Enfin le fonds se termine avec les activités des ateliers de la Fédération française (117AS/36-65) : dossiers de suivi des loges et ateliers de hauts-grades (classés par ordre numérique) et collection de planches et rapports (fédérations française et belge).

Période chronologique couverte

Les dates extrêmes sont comme souvent peu représentatives du fonds lui-même : si 1778 est bien la date du plus ancien document (une esquisse des travaux d'adoption de la loge « La Candeur »), celui-ci ne doit être considéré que comme un élément de documentation conservé au sein d'un fonds qui commence véritablement avec la création du Droit Humain en 1893. L'immense majorité des documents couvre la première moitié du XXe siècle (avec une prédominance pour les années 1920-1930). Quant aux documents postérieurs à 1940, ils sont extrêmement rares et semblent avoir été ajoutés par la Commission d'histoire du Droit humain quand elle a travaillé sur le fonds dans les années 2000.

Intérêt du fonds et perspectives de recherches

Le fonds du Droit humain constitue une source inédite sur nombre de sujets d'études.

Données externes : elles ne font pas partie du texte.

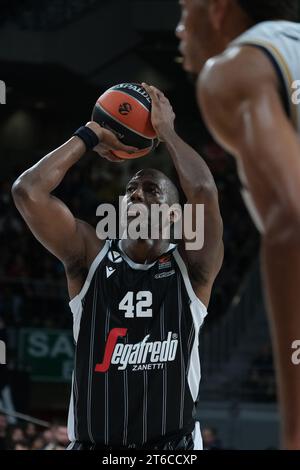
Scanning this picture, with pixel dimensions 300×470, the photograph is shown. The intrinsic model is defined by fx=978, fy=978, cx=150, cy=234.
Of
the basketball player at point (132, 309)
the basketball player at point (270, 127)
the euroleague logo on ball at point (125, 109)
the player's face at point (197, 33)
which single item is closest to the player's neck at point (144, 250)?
the basketball player at point (132, 309)

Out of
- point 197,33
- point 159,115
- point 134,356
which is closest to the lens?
point 197,33

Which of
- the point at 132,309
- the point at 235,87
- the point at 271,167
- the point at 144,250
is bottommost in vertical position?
the point at 132,309

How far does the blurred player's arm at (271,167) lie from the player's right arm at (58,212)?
2459 millimetres

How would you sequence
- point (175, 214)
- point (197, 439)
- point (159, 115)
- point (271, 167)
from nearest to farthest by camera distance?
point (271, 167) < point (197, 439) < point (159, 115) < point (175, 214)

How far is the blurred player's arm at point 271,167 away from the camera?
2.09 meters

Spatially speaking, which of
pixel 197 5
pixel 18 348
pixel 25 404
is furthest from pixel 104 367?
pixel 18 348

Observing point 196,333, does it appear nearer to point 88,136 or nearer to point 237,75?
point 88,136

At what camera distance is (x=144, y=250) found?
494 cm

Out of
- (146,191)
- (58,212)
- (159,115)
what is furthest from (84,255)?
(159,115)

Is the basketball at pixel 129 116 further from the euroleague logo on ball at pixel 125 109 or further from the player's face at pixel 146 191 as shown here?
the player's face at pixel 146 191

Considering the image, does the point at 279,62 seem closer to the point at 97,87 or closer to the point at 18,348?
the point at 18,348

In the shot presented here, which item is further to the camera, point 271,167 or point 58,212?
point 58,212

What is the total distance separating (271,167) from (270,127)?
0.10 meters

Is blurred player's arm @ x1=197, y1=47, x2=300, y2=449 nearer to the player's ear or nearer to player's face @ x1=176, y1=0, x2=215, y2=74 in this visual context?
player's face @ x1=176, y1=0, x2=215, y2=74
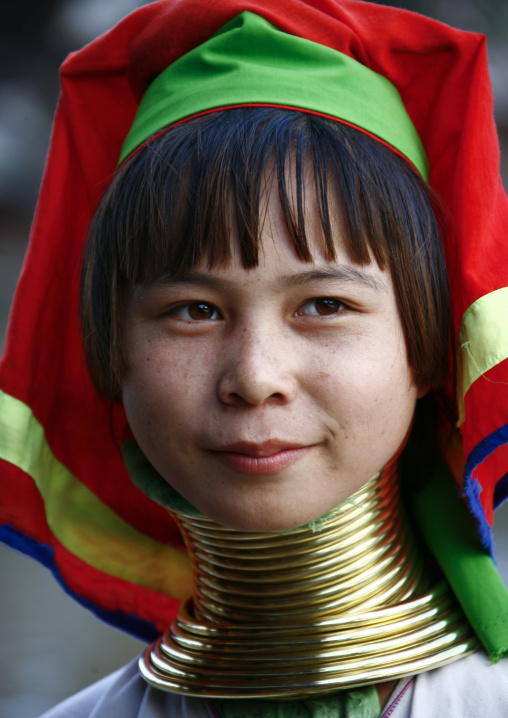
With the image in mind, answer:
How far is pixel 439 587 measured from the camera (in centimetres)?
106

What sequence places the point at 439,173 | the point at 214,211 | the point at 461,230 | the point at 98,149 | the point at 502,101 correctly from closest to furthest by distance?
the point at 214,211
the point at 461,230
the point at 439,173
the point at 98,149
the point at 502,101

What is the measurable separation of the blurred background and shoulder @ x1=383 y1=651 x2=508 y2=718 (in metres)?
1.75

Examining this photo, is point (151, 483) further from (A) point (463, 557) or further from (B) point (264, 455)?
(A) point (463, 557)

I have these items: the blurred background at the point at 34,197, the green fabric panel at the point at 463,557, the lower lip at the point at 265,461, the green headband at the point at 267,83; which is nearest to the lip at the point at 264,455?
the lower lip at the point at 265,461

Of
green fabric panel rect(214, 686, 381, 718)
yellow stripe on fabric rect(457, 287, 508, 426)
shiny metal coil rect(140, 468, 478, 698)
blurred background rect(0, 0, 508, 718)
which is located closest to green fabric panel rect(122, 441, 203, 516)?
shiny metal coil rect(140, 468, 478, 698)

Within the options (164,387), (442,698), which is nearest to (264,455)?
(164,387)

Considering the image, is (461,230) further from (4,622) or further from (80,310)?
(4,622)

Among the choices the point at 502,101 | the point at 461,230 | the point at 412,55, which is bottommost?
the point at 502,101

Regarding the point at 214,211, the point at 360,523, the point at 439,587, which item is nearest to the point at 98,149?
the point at 214,211

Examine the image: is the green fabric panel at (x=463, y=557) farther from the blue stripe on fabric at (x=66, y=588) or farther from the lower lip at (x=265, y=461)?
the blue stripe on fabric at (x=66, y=588)

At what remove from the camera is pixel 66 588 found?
1295 millimetres

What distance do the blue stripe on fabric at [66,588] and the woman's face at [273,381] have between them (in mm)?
388

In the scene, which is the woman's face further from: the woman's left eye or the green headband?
the green headband

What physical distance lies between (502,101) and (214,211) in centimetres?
233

Il documente bien évidemment l'histoire du Droit humain en tant que tel, dans toutes ses évolutions, ses contradictions internes ou les aspects les plus concrets de sa gestion. Mais au-delà de cette histoire proprement maçonnique, ce fonds est aussi une porte ouverte sur les mentalités et les idéaux d'une partie de la population, qu'il reste à cerner et dont toutes les planches ou rapports des questions à l'étude des loges se font le reflet.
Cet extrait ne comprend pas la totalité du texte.